Il est, non loin des rives catalanes de la Méditerranée, un endroit difficile d’accès, au milieu des montagnes, un des hauts lieux de l’arrière-pays barcelonais : le monastère de Montserrat.

Dans sa bibliothèque, est rangé un trésor arrivé, par miracle, car, au début du XIXe siècle,lors de l’invasion française, il faillit partir en fumée. Ce trésor inestimable est un livre qu’on appelle aujourd’hui « El Llibre Vermell » du fait de sa couverture de maroquin rouge.

Il peut être daté très précisément de par son contenu : 1399, date de son achèvement. Il renferme l’essentiel du culte rendu à la Vierge noire : rituels, liste des miracles, sermons préétablis, … et, dans le début, une série (vraisemblablement incomplète) de folios portant des cantiques accompagnés de leurs partitions. Ces dixairs sont tous dédiés à la Vierge Marie et sont rédigés en occitan, en catalan ou en latin.

Il existe une transcription tardive d’un 11ème air pour lequel nous n’avons pas de partition:Rosa Placent (ou Birolay de Madona Santa Maria) et des bribes de partition inexploitables d’un 12e air.

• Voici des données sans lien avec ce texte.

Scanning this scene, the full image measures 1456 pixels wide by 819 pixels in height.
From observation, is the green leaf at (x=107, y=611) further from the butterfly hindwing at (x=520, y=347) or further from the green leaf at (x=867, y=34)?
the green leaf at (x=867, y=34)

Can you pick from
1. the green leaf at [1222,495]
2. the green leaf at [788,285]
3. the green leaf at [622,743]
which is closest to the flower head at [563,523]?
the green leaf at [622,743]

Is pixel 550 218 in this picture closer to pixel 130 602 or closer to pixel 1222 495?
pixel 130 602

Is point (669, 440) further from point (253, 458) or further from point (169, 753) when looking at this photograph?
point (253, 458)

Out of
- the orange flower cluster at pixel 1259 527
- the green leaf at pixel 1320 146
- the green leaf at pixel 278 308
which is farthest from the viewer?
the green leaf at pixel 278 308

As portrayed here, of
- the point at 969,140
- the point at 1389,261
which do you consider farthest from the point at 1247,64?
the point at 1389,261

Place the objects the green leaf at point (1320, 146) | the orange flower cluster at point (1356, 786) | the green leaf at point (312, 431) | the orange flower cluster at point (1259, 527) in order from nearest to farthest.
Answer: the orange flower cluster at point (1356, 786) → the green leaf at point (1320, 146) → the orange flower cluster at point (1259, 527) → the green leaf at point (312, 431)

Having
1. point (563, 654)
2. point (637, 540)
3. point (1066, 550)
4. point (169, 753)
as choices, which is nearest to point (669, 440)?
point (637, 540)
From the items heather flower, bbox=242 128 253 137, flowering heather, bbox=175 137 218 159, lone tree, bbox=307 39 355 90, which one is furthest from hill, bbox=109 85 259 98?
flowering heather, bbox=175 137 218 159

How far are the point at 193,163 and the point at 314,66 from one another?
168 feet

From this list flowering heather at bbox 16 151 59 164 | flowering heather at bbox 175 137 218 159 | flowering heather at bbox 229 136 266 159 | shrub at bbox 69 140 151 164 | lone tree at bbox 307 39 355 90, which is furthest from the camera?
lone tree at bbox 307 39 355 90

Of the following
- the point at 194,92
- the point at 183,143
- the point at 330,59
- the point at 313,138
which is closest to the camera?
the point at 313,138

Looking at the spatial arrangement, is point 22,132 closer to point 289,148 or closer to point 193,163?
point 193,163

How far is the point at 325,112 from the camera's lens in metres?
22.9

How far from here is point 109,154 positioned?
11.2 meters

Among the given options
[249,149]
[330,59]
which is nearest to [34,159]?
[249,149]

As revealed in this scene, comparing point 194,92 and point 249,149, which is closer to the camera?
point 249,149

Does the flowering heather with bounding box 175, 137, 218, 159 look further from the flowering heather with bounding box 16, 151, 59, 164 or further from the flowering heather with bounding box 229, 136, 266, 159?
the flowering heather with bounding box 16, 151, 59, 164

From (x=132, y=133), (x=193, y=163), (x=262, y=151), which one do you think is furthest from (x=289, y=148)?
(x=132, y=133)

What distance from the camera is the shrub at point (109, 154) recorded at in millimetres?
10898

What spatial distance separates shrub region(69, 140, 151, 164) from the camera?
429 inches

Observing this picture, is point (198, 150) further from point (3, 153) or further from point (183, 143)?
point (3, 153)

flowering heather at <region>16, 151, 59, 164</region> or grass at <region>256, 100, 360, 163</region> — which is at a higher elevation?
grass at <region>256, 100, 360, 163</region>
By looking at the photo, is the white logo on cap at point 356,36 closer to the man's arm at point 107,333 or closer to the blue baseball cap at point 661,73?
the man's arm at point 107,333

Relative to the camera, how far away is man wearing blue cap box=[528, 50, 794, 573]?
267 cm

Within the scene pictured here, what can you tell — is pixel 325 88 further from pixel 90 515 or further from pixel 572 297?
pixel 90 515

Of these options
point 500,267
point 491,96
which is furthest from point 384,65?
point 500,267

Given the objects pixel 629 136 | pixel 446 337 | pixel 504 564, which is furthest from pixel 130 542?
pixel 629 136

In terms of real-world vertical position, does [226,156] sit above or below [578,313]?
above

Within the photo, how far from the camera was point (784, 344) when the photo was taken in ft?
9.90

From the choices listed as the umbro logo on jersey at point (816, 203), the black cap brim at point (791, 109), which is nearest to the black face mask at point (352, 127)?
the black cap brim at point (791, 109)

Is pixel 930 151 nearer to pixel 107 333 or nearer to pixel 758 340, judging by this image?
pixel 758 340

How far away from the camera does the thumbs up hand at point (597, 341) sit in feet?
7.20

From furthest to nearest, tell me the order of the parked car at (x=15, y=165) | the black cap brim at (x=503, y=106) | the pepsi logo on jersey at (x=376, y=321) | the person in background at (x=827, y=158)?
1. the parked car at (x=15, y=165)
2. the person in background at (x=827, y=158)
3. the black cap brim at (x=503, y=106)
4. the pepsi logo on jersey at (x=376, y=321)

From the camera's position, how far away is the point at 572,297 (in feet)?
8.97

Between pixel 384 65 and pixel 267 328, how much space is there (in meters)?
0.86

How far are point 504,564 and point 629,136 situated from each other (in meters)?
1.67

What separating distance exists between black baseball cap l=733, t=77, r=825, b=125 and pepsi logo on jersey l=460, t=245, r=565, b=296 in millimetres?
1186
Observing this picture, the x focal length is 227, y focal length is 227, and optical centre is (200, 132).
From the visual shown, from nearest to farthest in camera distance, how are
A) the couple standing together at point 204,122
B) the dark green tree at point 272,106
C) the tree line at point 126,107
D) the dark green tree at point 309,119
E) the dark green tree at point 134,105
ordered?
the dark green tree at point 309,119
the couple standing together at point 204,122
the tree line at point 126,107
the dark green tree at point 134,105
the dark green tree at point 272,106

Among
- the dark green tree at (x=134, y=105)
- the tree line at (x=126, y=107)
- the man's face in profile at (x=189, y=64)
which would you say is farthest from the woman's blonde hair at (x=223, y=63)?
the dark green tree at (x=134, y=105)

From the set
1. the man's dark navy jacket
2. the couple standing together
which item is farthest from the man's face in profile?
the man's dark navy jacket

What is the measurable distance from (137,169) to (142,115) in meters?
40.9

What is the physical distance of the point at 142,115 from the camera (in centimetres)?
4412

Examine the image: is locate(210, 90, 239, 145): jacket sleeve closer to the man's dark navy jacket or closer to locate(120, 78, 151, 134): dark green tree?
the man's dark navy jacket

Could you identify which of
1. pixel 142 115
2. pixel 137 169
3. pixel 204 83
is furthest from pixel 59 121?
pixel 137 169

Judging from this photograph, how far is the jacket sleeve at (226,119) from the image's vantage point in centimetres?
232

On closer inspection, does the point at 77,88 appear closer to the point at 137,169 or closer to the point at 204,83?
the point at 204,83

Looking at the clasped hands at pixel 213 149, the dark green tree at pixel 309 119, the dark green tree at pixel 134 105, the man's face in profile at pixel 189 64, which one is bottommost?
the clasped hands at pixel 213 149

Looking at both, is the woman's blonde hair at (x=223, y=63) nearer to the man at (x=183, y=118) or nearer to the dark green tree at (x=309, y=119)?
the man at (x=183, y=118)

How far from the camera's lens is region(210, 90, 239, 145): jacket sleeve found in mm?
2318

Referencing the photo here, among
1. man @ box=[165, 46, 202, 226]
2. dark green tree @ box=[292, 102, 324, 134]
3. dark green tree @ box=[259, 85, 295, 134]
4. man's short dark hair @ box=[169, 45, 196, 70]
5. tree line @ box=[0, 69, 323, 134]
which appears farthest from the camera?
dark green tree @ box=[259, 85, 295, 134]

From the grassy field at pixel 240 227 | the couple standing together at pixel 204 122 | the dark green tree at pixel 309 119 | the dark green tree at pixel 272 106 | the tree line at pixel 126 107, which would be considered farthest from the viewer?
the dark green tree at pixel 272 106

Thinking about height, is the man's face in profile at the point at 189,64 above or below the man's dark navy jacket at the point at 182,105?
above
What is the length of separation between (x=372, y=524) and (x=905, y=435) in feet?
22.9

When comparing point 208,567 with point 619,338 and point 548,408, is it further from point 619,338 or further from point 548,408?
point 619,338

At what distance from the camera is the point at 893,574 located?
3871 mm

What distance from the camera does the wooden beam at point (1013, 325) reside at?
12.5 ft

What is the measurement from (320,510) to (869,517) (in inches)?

Laudemus Virginem, Splendens ceptigeraet O Virgo splendens sont des canons à deux ou trois voix. Imperairitz de la Ciutat Ioyosa et Mariam matrem virginem sont des antiennes de toute beauté le premier étant un motet contenant deux textes différents pouvant être chantés simultanément, style considéré comme vieillot au moment de la constitution,du manuscrit. Les cinq derniers chants nous intéressent plus particulièrement car ils sont « à danser» :

•Stella spendens : ad trepudium rotundum (à danser en rond)
•Cuncti simus concanentes est un virelai (virelai vient de lai et de virer dans le sens de tourner, ce qui évoque à la fois la danse et le refrain).
•Los set gotx: a ball redon, équivalent catalan de ad trepudium rotundum
•Polorum Regina : a ball redon
•Ad mortem festinamus est un virelai. Il est également regardé comme une des premières indications écrites de danse macabre, très en vogue au XIVe et au XVe siècle, vu le contexte très incertain de guerres et d’épidémies de peste.

Trouver des danses dans cet ouvrage religieux n’est pas incongru malgré le fait que la danse fut, à de nombreuses reprises, condamnée par l’Église. Nous en trouvons la justification dans le Llibre Vermell lui-même : « Parce que les pèlerins souhaitent chanter et danser pour rester vigilants la nuit dans l’église de la bienheureuse Marie de Montserrat,mais également à la lumière du jour.De plus, les chants ne sont autorisés dans l’église que s’ils demeurent chastes et pieux. C’est pour ces raisons plus ou moins bonnes, que ces chants ont été composés. Ils doivent donc être utilisés avec modestie, en prenant garde de ne pas perturber ceux qui sont plongés dans la prière ou dans la dévotion contemplative. »

Les moines de Montserrat ont donc estimé qu’une autorisation encadrée était préférable à une interdiction pure et simple.

La simplicité relative de ces cantiques, couplée à de fortes mélodies, explique l’engouement postérieur de l’ouvrage. De nos jours, ils figurent parmi les pièces anciennes les plus souvent enregistrées.

Danser le Llibre Vermell ?Oui, mais comment ? En l’absence de description des pas, il ne nous reste qu’une seule contrainte : respecter les principes indiqués dans le manuscrit :« à danser en rond».

Cela signifie-t-il pour autant que nous soyons contraints de nous contenter de sortes de branles ?Que nenni. Avec notre chorégraphe, Christine Grimaldi, nous considérons que si la forme générale (danse en rond) a lieu d’être respectée, nous avons assez de possibilités chorégraphiques que pour éviter de nous enfermer dans le genre branle. Nous parlerons donc de chaîne ouverte ou de chaîne fermée, de danse respectant un déroulement général « en rond», tout en conservant notre liberté de pas et de mouvements.

Un beau discours, c’est peut-être très bien…La pratique, c’est bien mieux. C’est la raison pour laquelle nous mettons sur pied un stage d’une demi-journée afin d’aborder l’essentiel des danses du Llibre Vermell. En fonction de la rapidité d’apprentissage, nous examinerons la possibilité d’une seconde séance.